The government messaging around this tax proposal has many people upset, including me. Specifically, it is the following paragraph in the budget documents that many supporters are parroting that is upsetting:

“Next year, 28.5 million Canadians are not expected to have any capital gains income, and 3 million are expected to earn capital gains below the $250,000 annual threshold. Only 0.13 per cent of Canadians with an average income of $1.4 million are expected to pay more personal income tax on their capital gains in any given year. As a result of this, for 99.87 per cent of Canadians, personal income taxes on capital gains will not increase.” (This is supposedly about 40,000 taxpayers.)

Bluntly, this is garbage. It outright ignores several facts.

For one thing, there are hundreds of thousands of private corporations owned and controlled by Canadian resident individuals. Those corporations will be subject to the increased capital gains inclusion rate with no $250,000 annual phase-in. Because of the way passive income is taxed in these Canadian-controlled private corporations, the increased tax load on realized capital gains will be felt by individual shareholders on the dividend distribution required to recover certain refundable corporate taxes.

Furthermore, public corporations that have capital gains will pay tax at a higher inclusion rate and this results in higher corporate tax, which means decreased amounts are available to be paid out as dividends to individual shareholders (including those held by individuals’ pensions).

The budget documents simply measured the number of corporations that reported capital gains in recent years and said it is 12.6 per cent of all corporations.
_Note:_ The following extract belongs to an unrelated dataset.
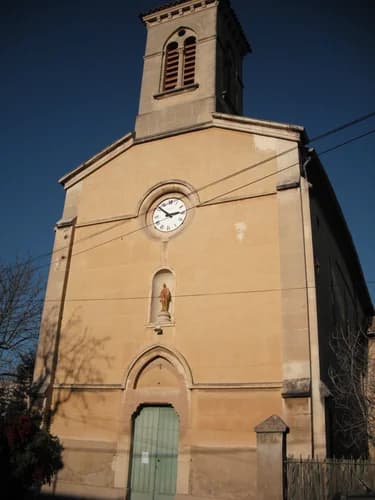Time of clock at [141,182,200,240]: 2:52
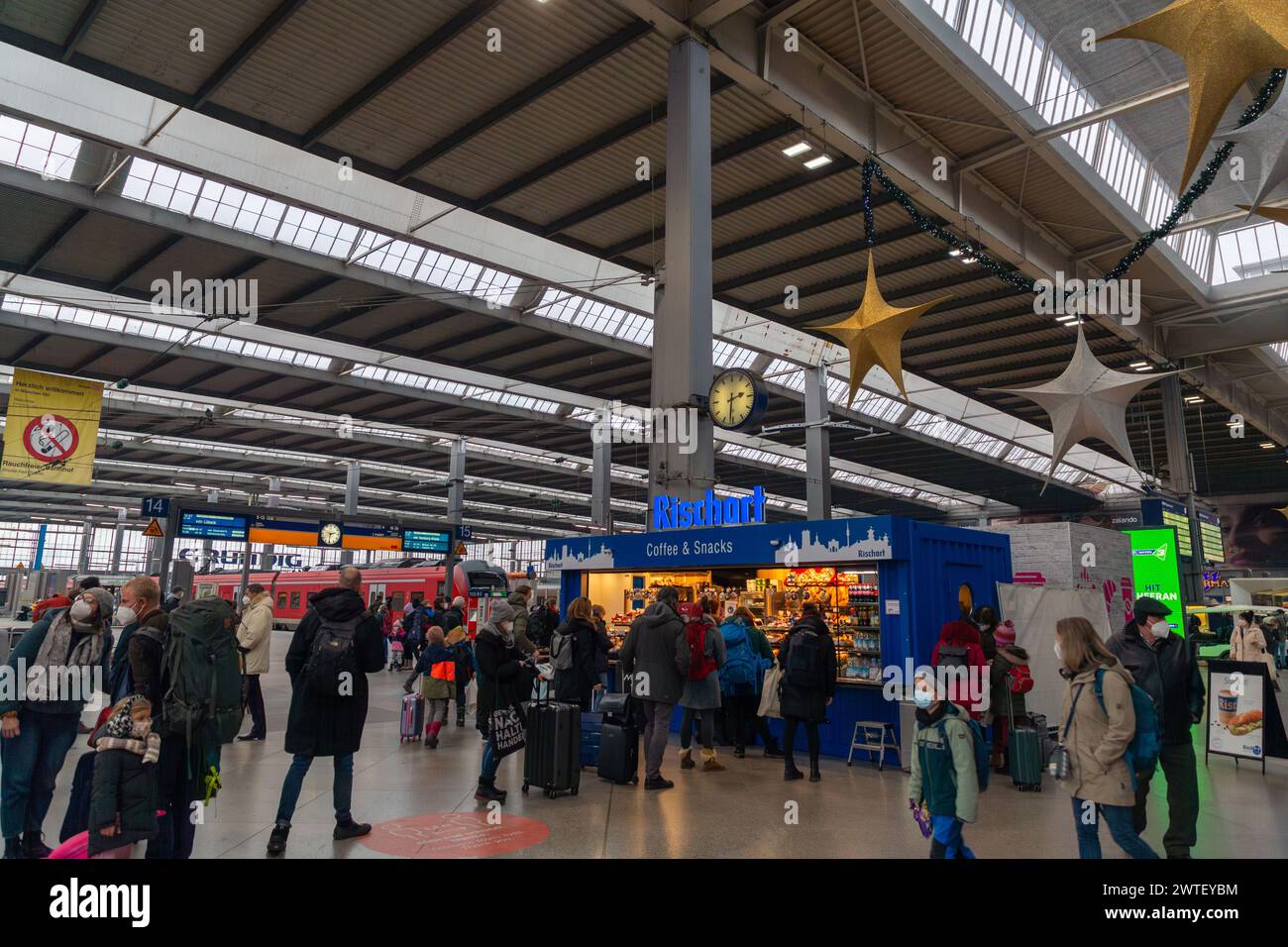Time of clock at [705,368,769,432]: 2:31
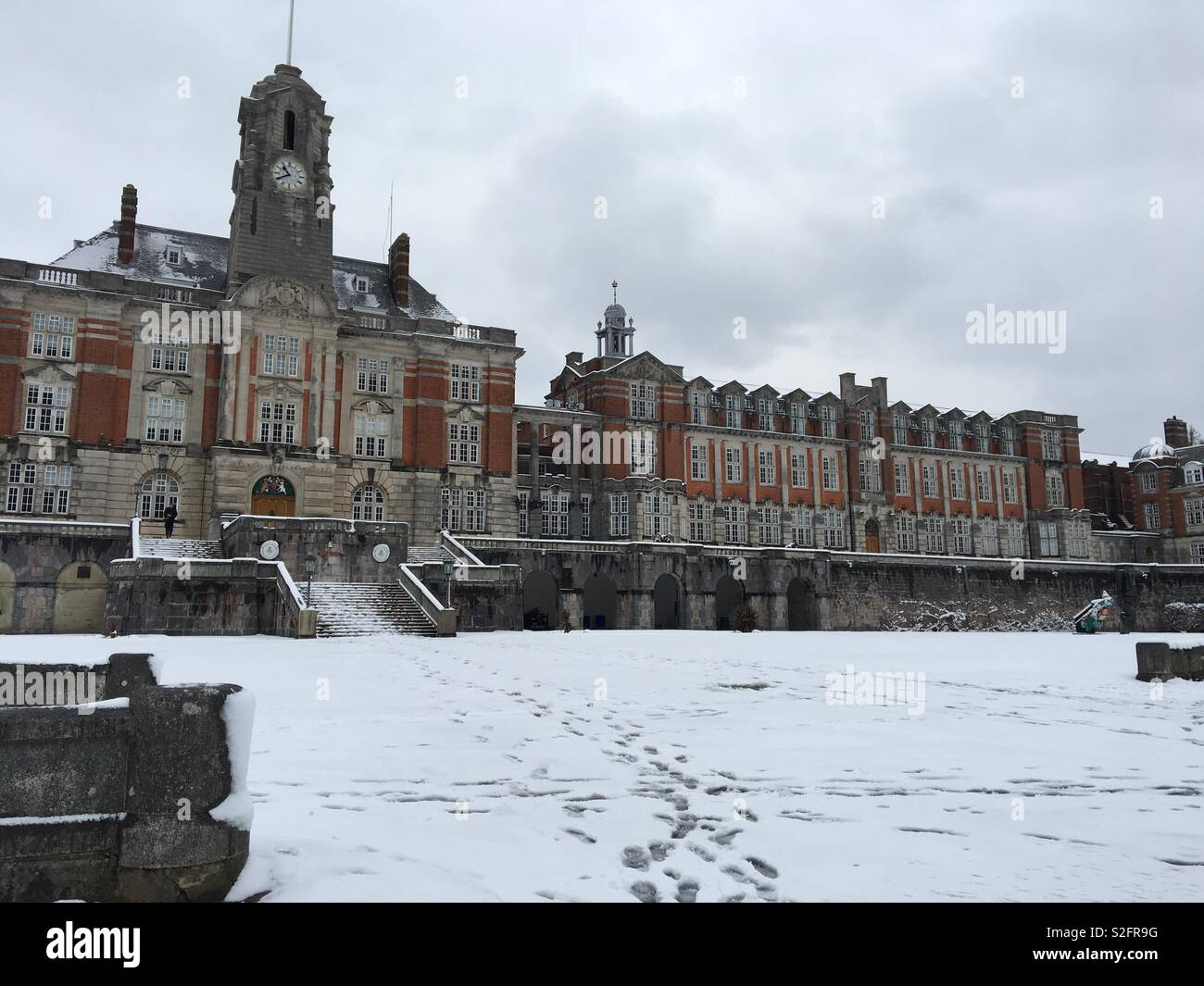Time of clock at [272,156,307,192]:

That measurement is shallow and not the whole story, as described above.

Tax hit for cottages

There are also millions of Canadians who hold a second real estate property, either a cottage-type and/or rental property. Those properties will eventually be sold, with the probability that the gain will exceed the $250,000 threshold.

Upon death, an individual will often have their largest capital gains realized as a result of deemed dispositions that occur immediately prior to death. This will have the distinct possibility of capital gains that exceed $250,000.

And people who become non-residents of Canada — and that is increasing rapidly — have deemed dispositions of their assets (with some exceptions). They will face the distinct possibility that such gains will be more than $250,000.

The politics around the capital gains inclusion rate increase are pretty obvious. The government is planning for Canadian taxpayers to crystallize their inherent gains prior to the implementation date, especially corporations that will not have a $250,000 annual lower inclusion rate. For the current year, the government is projecting a $4.9-billion tax take. But next year, it dramatically drops to an estimated $1.3 billion.

This is a ridiculous way to shield the government’s tremendous spending and try to make them look like they are holding the line on their out-of-control deficits. The government is encouraging people to crystallize their gains and pay tax. That’s a hell of a fiscal plan.

There’s an old saying that tax should not wag the tail of the investment dog, but that is exactly what the government is encouraging Canadians to do in the name of raising short-term taxation revenues. It is simply wrong.

I hope the government has some second sober thoughts about the capital gains proposal, but I’m not holding my breath.